Skip to content

Configuration file

Edo Abati edited this page Aug 23, 2024 · 6 revisions

The configuration file is the main input of the benchmark runner. Please refer to the default_config.json to see an example of what this should look like.

Benchmark config

On a high level, the configuration file should list all the pipelines that should be run.

{
    "pipeline_list": [
        <each-pipeline-in-the-benchmark>
    ]
}

Pipeline Config

For each pipeline, the following keys should be present:

  • name: The name of the pipeline. This is use for reporting purpose.
  • s3_input_data_uri: (Optional) The S3 URI of the location of the input data (i.e. train.csv, dev.csv, test.csv).
  • s3_model_uri: (Optional) The S3 URI of the location to save the model artifacts.
  • pipeline_type: Which supported pipeline to use. If custom_code_location is provided, this shouldn't be used. Supported pipeline types are: "biencoder", "bm25", "class_tfidf", "crossencoder", "doc_tfidf", "roberta", "t5"
  • custom_code_location: (Optional) The path to the custom code to use for the pipeline. See Custom Pipeline from more info
  • preprocessing: The configuration for the preprocessing step. See Processing Config for more details.
  • training: The configuration for the training step. See Training Config for more details.
  • evaluation: The configuration for the evaluation step. See Processing Config for more details.
  • metrics_file_names: The names of the cvs files containing the metrics to show in the benchmark report.

Processing Config

The "preprocessing and "evaluation" steps of the pipeline are considered "processing" steps. Therefore their configurations have the same format.

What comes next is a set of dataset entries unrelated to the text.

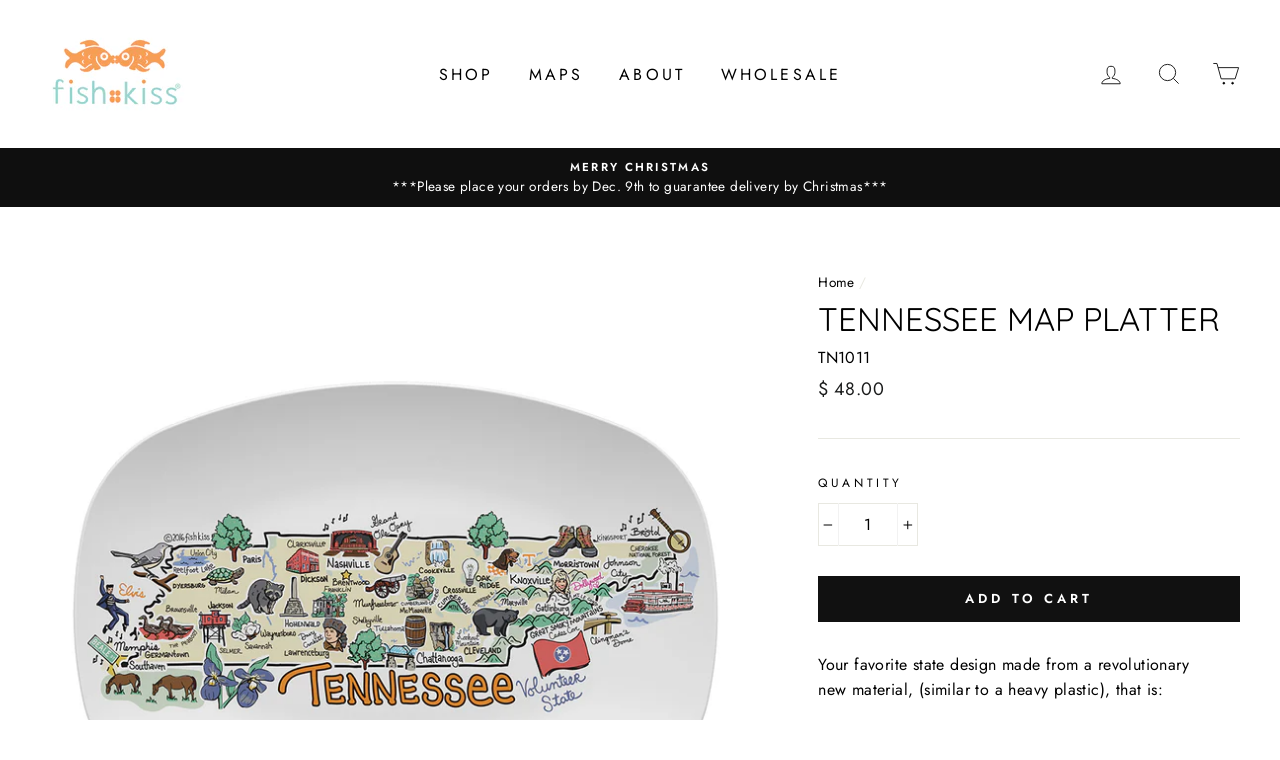

--- FILE ---
content_type: text/plain
request_url: https://www.google-analytics.com/j/collect?v=1&_v=j102&a=1848610721&t=pageview&_s=1&dl=https%3A%2F%2Fwww.fish-kiss.com%2Fproducts%2Ftennessee-map-platter-high-end-plastic&ul=en-us%40posix&dt=Tennessee%20Plastic%20Platter%20%E2%80%93%20Fish%20Kiss&sr=1280x720&vp=1280x720&_u=YEBAAEABAAAAACAAI~&jid=1847606225&gjid=350774826&cid=1509782849.1765275868&tid=UA-141044558-1&_gid=1728880654.1765275868&_r=1&_slc=1&gtm=45He5c51n815WKFDW7za200&gcd=13l3l3l3l1l1&dma=0&tag_exp=103116026~103200004~104527906~104528501~104684208~104684211~105391252~115583767~115938465~115938468~116184927~116184929~116217636~116217638&z=1885471666
body_size: -450
content:
2,cG-N9GJ43GWQY

--- FILE ---
content_type: text/javascript
request_url: https://www.fish-kiss.com/cdn/shop/t/20/assets/custom.js?v=48822897316823161221611849027
body_size: -63
content:
function pw_post_product_modal_save(){imageFix()}function imageFix(){$("#ProductSection-4878260764715").length&&($(".image-wrap").css("padding-bottom",""),$(".image-wrap").css("padding-bottom","700px"))}(function($2){var $2=jQuery=$2;$2(document).ready(function(){setInterval(function(){var cartDrawer=$2(document).find("#CartDrawer");cartDrawer.hasClass("drawer--is-open")&&cartDrawer.find(".ajaxcart__product-meta").each(function(){if(!$2(this).hasClass("changed")){var productString=$2(this).text();if(productString.indexOf("PersonalisationID: ")!==-1){var productId=productString.replace("PersonalisationID: ",""),parent=$2(this).parent();for(productImg=parent.find("img");!productImg||productImg.length<1;){var parent=parent.parent();productImg=parent.parent().find("img")}productImg&&productImg.length>0&&productImg.attr("src","https://shopify.printzware.com/thumbs/638/"+productId+".jpg?r=8406"),$2(this).addClass("changed")}}})},1480),$2(document).on("click",".variant-input",function(){if($2(document).find(".pwAddToCart").length>0){$2(document).find(".pwAddToCart, .shopify-payment-button").hide(),$2(document).find("#pw_personalisation_id").val("");var pwCartButton=$2(document).find("#pw_cart_button");if(pwCartButton&&pwCartButton.length>0&&pwCartButton.val()=="Edit"){var productImgs=$2(".slick-slide.slick-active img, .product-image-main img");productImgs.each(function(){var productImg2=$2(this),originalSrc=productImg2.attr("data-photoswipe-src");productImg2.attr("src",originalSrc),productImg2.attr("srcset",originalSrc)}),pwCartButton.val("Personalize")}}})})})(theme.jQuery);
//# sourceMappingURL=/cdn/shop/t/20/assets/custom.js.map?v=48822897316823161221611849027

The following keys should be provided:

  • framework: which framework to use in the processing step. Available frameworks: SKLearn, HuggingFace. See docs for Scikit Learn Processor and HuggingFace Processor for more info. If not provided, it is inferred from the instance type.
  • instance_type: The type of EC2 instance to use for the task. See Sagemaker docs for the available instance types.
  • instance_count: The number of instances to use for the task.
  • max_runtime_in_hours: The maximum runtime in hours for the task.
  • parameters: The parameters to pass to the task script. These will be passed as CLI arguments.
  • processor_kwargs: Any other kwargs argument that the processor accepts (e.g. role, tags, etc).

Training Config

These are the configurations for the training task. The following keys should be provided:

  • framework: which framework to use in the processing step. Available frameworks: SKLearn, HuggingFace. See docs for Scikit Learn Estimator and HuggingFace Estimator for more info. If not provided, it is inferred from the instance type.
  • instance_type: The type of EC2 instance to use for the task. See Sagemaker docs for the available instance types.
  • instance_count: The number of instances to use for the task.
  • max_runtime_in_hours: The maximum runtime in hours for the task.
  • parameters: The parameters to pass to the task script. These will be passed as CLI arguments.
  • enable_smdistributed: Whether to enable distributed training using SMDistributed Data Parallel.
  • metric_definitions: The metric definitions to use for the task. See (Metric Definitions)(#metric-definitions) for more info.
  • estimator_kwargs: Any other kwargs argument that the processor accepts (e.g. role, tags, etc).

Metric Definitions

Using the AWS Sagemaker definition you can define any metrics that you want Sagemaker to capture form the logs. For example:

"metric_definitions": {
    "Name": "val:loss", "Regex": "eval_loss': (.*?),",
    "Name": "val:microf1", "Regex": "eval_micro_f1': (.*?),",
}

Examples

See the default_config.json for a full benchmark config example.

For a more detailed description of all the parameters available in each built-in pipeline type, please see the Built-in Pipeline Types page.